**SET EXERCISE:** Starting from the line containing "From the viewer's", write out the rest of the entries exactly, through the final line, including nothing else.

**SUPPLIED DATA:**

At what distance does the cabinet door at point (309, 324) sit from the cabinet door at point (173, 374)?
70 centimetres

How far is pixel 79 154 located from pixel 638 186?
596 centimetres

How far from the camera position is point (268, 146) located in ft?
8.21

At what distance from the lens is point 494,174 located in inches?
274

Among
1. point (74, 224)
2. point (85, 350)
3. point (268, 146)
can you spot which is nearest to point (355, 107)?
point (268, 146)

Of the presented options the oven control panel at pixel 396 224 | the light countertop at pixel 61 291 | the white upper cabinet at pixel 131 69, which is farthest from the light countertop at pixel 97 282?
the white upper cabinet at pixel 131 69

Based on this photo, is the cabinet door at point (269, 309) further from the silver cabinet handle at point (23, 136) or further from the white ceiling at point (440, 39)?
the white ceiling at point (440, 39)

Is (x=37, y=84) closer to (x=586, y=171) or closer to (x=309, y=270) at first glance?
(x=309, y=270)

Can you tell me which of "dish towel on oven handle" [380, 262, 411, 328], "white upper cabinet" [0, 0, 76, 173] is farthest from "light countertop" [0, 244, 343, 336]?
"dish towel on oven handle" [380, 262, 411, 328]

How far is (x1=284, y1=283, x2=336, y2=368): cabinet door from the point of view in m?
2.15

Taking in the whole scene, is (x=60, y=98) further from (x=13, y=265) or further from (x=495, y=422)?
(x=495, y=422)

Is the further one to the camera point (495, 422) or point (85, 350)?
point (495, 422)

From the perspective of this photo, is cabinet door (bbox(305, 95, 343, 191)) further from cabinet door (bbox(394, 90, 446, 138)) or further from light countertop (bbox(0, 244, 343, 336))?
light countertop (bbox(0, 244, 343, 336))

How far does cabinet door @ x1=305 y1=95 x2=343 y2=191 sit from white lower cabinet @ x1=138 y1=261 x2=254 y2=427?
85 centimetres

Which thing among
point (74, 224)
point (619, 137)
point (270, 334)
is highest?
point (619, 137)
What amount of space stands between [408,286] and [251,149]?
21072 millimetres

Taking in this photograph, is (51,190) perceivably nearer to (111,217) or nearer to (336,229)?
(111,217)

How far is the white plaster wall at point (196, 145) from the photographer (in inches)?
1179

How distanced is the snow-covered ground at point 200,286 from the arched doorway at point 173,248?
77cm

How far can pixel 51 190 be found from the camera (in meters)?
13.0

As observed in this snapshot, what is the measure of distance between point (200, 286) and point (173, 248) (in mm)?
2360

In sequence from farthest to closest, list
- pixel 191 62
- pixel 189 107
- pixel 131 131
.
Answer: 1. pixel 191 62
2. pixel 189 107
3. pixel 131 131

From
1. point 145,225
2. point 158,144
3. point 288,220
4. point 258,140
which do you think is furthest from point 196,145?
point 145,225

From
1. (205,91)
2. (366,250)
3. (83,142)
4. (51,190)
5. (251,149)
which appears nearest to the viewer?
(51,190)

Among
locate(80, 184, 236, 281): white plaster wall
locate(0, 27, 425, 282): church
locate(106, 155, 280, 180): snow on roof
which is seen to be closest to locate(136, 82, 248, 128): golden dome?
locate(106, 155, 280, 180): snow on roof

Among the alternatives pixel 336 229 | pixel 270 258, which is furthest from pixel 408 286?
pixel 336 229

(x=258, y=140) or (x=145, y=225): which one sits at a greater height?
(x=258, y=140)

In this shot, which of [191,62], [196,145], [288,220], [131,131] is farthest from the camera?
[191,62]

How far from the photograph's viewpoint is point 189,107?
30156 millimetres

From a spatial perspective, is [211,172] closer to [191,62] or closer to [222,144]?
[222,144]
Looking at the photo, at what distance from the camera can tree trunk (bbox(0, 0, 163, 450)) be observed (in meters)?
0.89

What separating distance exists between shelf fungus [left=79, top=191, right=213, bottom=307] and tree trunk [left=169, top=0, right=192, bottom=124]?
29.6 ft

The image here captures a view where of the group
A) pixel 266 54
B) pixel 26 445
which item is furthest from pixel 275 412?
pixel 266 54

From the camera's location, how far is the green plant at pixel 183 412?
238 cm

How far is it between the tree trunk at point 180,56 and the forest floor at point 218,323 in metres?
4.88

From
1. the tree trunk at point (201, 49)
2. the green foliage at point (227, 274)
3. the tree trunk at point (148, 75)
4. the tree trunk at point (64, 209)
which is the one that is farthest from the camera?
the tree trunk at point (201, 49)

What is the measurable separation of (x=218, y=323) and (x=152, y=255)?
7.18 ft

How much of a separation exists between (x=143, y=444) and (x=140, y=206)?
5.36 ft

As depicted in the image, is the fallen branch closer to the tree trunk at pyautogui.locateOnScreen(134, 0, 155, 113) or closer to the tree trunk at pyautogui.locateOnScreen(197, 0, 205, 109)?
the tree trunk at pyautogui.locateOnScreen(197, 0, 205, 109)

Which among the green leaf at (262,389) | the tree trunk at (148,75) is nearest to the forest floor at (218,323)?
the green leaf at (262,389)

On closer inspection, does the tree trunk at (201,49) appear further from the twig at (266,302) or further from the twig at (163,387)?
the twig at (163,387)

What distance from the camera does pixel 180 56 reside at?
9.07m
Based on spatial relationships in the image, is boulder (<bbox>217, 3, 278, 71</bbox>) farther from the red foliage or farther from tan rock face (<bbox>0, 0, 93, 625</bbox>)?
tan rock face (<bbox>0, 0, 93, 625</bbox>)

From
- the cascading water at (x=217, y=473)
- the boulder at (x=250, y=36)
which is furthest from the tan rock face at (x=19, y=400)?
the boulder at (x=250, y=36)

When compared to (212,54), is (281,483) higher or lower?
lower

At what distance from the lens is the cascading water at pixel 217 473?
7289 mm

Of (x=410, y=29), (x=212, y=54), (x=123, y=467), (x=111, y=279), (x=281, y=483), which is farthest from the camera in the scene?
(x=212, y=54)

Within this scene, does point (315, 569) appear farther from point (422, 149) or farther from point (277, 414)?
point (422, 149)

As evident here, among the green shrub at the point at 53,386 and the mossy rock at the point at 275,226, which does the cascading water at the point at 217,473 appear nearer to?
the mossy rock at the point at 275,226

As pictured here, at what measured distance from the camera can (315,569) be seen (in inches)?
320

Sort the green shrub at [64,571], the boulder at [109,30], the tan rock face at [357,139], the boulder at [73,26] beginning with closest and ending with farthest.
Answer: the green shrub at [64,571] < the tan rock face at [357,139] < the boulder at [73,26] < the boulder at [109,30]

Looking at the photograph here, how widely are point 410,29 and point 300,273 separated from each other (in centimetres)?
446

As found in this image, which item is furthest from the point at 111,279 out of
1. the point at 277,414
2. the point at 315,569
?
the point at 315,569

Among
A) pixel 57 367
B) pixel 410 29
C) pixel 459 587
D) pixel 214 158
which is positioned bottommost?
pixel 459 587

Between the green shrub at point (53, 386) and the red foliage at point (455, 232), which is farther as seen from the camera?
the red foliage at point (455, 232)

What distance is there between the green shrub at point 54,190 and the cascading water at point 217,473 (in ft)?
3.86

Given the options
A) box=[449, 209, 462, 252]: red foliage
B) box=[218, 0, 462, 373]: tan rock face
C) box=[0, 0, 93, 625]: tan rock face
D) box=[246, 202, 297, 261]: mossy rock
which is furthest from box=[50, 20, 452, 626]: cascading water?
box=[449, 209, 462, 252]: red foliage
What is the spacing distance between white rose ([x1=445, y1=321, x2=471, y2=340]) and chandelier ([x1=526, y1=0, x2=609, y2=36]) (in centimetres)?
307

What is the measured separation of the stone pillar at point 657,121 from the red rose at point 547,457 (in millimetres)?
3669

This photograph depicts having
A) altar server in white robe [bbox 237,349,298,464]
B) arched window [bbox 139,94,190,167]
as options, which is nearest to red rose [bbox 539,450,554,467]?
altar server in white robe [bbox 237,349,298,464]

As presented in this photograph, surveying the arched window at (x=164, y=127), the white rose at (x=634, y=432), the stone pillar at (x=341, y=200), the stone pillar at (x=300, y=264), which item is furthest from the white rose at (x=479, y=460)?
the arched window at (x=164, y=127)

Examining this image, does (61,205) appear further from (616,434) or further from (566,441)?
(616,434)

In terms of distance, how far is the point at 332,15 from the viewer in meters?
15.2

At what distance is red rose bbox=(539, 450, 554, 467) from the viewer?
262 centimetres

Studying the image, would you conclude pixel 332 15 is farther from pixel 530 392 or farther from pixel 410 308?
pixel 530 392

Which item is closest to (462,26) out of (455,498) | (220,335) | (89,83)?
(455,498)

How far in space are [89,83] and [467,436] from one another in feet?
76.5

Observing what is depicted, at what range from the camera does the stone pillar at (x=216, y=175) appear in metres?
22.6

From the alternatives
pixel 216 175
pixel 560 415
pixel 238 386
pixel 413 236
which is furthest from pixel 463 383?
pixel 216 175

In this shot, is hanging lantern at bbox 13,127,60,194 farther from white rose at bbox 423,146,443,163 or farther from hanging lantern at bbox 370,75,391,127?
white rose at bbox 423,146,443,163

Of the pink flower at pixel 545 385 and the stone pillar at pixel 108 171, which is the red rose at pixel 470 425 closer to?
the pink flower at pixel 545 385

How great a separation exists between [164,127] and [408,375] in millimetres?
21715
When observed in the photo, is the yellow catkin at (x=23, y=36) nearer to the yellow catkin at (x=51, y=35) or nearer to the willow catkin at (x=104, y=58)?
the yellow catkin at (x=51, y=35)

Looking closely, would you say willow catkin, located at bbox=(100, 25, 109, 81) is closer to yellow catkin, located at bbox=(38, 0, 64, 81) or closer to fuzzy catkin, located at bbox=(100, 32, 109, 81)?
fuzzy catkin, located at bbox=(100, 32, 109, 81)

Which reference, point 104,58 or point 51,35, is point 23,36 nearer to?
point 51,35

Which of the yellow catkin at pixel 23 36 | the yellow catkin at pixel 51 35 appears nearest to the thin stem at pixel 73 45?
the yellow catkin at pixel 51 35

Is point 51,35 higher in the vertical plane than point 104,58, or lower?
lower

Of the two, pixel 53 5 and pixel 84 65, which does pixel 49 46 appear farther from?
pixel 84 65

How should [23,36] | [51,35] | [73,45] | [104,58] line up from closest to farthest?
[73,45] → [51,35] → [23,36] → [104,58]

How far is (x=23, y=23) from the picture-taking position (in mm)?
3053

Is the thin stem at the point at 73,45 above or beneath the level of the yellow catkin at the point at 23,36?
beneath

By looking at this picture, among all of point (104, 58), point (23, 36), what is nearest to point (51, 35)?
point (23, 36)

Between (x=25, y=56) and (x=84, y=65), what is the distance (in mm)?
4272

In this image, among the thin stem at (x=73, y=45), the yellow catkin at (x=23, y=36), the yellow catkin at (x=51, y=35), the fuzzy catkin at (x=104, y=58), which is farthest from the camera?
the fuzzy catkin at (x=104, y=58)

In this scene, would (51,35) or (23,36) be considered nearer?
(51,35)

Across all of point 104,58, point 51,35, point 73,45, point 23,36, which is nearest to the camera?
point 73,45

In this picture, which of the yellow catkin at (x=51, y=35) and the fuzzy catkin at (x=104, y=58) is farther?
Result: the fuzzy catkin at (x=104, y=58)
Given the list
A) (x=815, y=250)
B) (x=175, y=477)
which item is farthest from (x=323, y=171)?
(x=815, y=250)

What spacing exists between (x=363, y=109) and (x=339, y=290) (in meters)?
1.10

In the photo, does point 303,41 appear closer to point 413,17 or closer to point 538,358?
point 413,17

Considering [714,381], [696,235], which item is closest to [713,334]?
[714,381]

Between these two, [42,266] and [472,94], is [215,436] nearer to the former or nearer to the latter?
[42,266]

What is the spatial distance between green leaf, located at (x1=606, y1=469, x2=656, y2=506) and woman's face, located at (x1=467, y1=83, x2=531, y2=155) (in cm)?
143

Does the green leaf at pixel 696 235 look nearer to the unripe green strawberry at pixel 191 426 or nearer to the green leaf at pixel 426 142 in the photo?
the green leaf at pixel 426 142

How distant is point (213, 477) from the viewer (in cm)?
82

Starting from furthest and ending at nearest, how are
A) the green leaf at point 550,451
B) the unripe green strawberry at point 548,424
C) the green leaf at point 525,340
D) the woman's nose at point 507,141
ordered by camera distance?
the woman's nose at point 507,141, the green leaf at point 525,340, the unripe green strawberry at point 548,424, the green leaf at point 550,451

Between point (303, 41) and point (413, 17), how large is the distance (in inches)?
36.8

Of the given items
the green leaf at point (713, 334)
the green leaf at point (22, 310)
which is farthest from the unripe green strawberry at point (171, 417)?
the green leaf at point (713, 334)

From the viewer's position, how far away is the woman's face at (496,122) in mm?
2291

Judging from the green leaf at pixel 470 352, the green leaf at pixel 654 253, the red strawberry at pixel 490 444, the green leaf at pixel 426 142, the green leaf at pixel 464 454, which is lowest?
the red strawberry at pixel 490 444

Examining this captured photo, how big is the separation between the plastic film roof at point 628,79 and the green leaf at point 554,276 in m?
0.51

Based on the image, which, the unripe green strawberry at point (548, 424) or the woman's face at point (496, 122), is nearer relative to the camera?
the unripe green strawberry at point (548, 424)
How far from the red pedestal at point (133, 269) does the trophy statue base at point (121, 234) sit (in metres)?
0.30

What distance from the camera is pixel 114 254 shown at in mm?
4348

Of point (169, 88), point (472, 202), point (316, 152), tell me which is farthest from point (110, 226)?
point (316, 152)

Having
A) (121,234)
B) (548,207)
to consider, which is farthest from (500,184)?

**SOLUTION TO THE PROBLEM:**
From the viewer's position, how far away is the woman's face at (496,122) in mm?
2291

Judging from the green leaf at pixel 470 352, the green leaf at pixel 654 253, the red strawberry at pixel 490 444, the green leaf at pixel 426 142, the green leaf at pixel 464 454, which is lowest?
the red strawberry at pixel 490 444

Examining this captured photo, how big is the separation between the plastic film roof at point 628,79 and the green leaf at point 554,276 in m?
0.51

Based on the image, which, the unripe green strawberry at point (548, 424) or the woman's face at point (496, 122), is nearer relative to the camera?
the unripe green strawberry at point (548, 424)
How far from the red pedestal at point (133, 269) does the trophy statue base at point (121, 234) sit (in metres)?
0.30

What distance from the camera is pixel 114 254 shown at in mm?
4348

Of point (169, 88), point (472, 202), point (316, 152), tell me which is farthest from point (110, 226)?
point (316, 152)

Having
A) (121,234)
B) (548,207)
to consider, which is farthest from (500,184)?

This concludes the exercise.